How Long Each Herb Takes to Work
These herbs don’t work on the same timeline as prescription stimulants, which typically take effect within 30 to 60 minutes. Herbal approaches require weeks of consistent daily use:
- Pine bark extract: 10 weeks in the main trial
- Korean red ginseng: 8 to 12 weeks across trials
- Bacopa: At least 12 weeks, with some studies running 6 months
- Ginkgo biloba: 3 to 5 weeks in the pilot study, though this may be too short for full effects
If you’re evaluating whether an herb is working, give it the full duration used in the relevant trial before drawing conclusions.

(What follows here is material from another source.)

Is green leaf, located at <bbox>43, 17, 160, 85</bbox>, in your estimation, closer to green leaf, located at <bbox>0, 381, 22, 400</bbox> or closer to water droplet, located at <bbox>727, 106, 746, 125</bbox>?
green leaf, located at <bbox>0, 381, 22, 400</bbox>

Side Effects and Safety Concerns
Compared to prescription ADHD medications, these herbs have mild side effect profiles. Bacopa can cause stomach upset. Ginseng’s main complaint in pediatric trials was taste aversion. Pine bark extract and ginkgo were well tolerated in their respective studies, with no serious adverse events reported.
The bigger concern is drug interactions. St. John’s wort, an herb sometimes used for mood issues that co-occur with ADHD, has a probable interaction with methylphenidate. Two pediatric adverse event reports involved children taking both St. John’s wort and a methylphenidate formulation. If you or your child already takes a prescription ADHD medication, adding herbs without checking for interactions is risky. Bacopa in particular affects the same brain chemical systems as several drug classes, including medications that influence acetylcholine signaling.
What the Evidence Actually Supports
The honest picture is that herbal ADHD research is still early-stage. Most trials involve small groups of children (18 to 88 participants), and many use open-label designs where both the researchers and participants know what’s being taken. The pine bark extract trial stands out as the most rigorous, with its double-blind, placebo-controlled design and direct comparison to a standard medication. Ginseng has multiple controlled trials showing consistent, if modest, benefits. Bacopa and ginkgo have promising but preliminary evidence.
None of these herbs have been tested in the large, multi-site trials that prescription ADHD medications have undergone. They’re best understood as potential complementary tools rather than replacements, particularly for people who experience intolerable side effects from standard medications or who want to explore additional support alongside their current treatment plan.